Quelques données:
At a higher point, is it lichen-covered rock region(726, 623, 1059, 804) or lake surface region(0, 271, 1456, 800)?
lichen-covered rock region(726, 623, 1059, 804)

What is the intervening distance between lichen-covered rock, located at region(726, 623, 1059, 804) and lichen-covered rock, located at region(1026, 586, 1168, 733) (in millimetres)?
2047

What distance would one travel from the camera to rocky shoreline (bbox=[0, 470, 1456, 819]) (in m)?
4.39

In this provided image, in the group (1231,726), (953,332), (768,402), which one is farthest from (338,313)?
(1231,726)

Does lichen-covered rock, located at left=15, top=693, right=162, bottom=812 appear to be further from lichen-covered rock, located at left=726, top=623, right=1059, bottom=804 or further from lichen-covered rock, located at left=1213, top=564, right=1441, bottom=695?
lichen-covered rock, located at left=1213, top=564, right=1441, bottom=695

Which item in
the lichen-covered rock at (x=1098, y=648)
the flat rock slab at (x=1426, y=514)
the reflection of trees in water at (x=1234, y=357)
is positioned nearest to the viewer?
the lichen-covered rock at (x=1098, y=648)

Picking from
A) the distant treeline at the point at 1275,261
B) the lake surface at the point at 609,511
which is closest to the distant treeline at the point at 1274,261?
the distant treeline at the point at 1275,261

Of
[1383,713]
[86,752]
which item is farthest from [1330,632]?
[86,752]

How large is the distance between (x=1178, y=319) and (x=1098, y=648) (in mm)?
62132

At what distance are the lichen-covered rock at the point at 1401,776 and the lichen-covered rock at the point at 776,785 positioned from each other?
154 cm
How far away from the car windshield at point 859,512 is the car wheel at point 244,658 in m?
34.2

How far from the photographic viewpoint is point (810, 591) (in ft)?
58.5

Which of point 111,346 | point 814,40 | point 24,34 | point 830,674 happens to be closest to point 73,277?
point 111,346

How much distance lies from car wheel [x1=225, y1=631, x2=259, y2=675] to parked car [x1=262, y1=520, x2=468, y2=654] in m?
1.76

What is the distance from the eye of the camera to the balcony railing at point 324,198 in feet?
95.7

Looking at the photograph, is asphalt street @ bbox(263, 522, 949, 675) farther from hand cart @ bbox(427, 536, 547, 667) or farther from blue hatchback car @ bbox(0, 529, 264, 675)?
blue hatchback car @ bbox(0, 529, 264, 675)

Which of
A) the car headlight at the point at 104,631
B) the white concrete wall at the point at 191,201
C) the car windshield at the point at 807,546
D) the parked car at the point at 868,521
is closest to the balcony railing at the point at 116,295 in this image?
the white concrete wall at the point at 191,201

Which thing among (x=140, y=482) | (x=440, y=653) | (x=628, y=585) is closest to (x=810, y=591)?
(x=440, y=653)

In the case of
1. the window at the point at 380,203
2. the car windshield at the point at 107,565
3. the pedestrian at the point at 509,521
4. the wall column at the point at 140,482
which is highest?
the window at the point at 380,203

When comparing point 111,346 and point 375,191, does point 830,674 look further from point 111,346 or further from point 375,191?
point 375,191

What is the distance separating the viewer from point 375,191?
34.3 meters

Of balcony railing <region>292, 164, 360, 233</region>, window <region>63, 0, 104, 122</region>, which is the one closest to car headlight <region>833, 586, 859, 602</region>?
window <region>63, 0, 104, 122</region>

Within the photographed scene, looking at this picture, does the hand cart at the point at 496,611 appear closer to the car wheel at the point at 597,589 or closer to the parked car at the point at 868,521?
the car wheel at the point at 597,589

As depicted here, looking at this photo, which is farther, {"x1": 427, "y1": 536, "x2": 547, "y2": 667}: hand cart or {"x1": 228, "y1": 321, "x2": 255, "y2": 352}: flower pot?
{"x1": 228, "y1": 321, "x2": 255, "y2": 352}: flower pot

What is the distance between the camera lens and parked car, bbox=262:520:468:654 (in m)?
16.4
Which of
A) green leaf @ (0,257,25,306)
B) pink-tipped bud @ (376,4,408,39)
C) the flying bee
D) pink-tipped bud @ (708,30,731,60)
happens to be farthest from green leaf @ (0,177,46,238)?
---
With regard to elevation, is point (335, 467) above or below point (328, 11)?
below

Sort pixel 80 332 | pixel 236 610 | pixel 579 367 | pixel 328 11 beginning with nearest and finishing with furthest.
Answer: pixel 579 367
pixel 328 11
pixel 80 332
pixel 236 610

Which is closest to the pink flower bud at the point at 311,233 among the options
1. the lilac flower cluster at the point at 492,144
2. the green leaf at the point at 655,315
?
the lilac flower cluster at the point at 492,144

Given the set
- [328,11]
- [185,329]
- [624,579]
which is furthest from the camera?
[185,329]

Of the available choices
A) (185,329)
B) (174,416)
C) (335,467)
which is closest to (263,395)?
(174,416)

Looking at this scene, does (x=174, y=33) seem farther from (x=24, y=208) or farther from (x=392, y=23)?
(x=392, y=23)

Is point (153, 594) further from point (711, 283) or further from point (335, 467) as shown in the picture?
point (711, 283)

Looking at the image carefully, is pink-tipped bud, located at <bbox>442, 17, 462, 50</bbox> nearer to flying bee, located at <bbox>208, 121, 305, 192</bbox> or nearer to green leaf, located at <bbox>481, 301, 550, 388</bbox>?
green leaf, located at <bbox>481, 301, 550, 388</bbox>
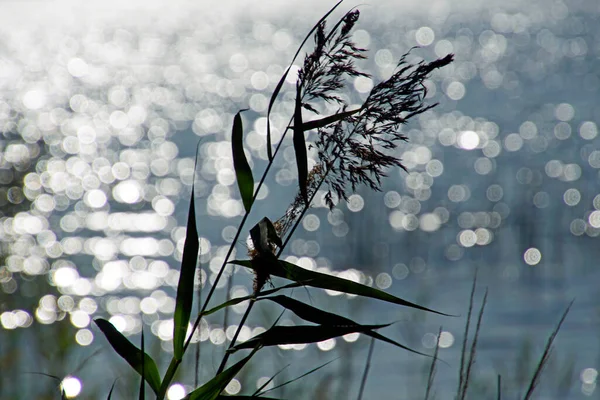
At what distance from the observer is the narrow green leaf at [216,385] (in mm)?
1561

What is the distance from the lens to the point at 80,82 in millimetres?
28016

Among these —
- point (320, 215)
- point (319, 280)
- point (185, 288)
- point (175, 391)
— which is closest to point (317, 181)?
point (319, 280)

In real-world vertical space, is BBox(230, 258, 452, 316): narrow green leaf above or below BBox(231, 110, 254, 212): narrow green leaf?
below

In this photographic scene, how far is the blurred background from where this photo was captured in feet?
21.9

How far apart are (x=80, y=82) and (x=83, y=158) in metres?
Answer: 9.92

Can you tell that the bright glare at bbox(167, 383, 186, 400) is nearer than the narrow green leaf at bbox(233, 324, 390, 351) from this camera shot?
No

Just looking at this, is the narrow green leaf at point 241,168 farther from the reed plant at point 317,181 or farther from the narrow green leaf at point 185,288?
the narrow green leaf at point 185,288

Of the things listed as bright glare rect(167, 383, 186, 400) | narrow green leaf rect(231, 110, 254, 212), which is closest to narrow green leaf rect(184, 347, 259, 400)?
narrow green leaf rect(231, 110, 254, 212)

CONSIGNE: Recopiez à l'identique les lignes des données comprises entre celle qui contient « Looking at the photograph, is » et celle qui contient « 34.3 meters », ces deux lignes incluses.

RÉPONSE CI-DESSOUS:
Looking at the photograph, is asphalt street @ bbox(263, 522, 949, 675) farther from hand cart @ bbox(427, 536, 547, 667) or farther from blue hatchback car @ bbox(0, 529, 264, 675)?
blue hatchback car @ bbox(0, 529, 264, 675)

Which of
A) the car headlight at the point at 104,631
B) the white concrete wall at the point at 191,201
C) the car windshield at the point at 807,546
D) the parked car at the point at 868,521
is closest to the balcony railing at the point at 116,295 in this image?
the white concrete wall at the point at 191,201

Which thing among (x=140, y=482) | (x=440, y=653) | (x=628, y=585) is closest to (x=810, y=591)?
(x=440, y=653)

In the case of
1. the window at the point at 380,203
2. the car windshield at the point at 107,565
3. the pedestrian at the point at 509,521
4. the wall column at the point at 140,482
which is highest?
the window at the point at 380,203

When comparing point 111,346 and point 375,191, does point 830,674 look further from point 111,346 or further from point 375,191?
point 375,191

What is the distance separating the viewer from point 375,191?
34.3 meters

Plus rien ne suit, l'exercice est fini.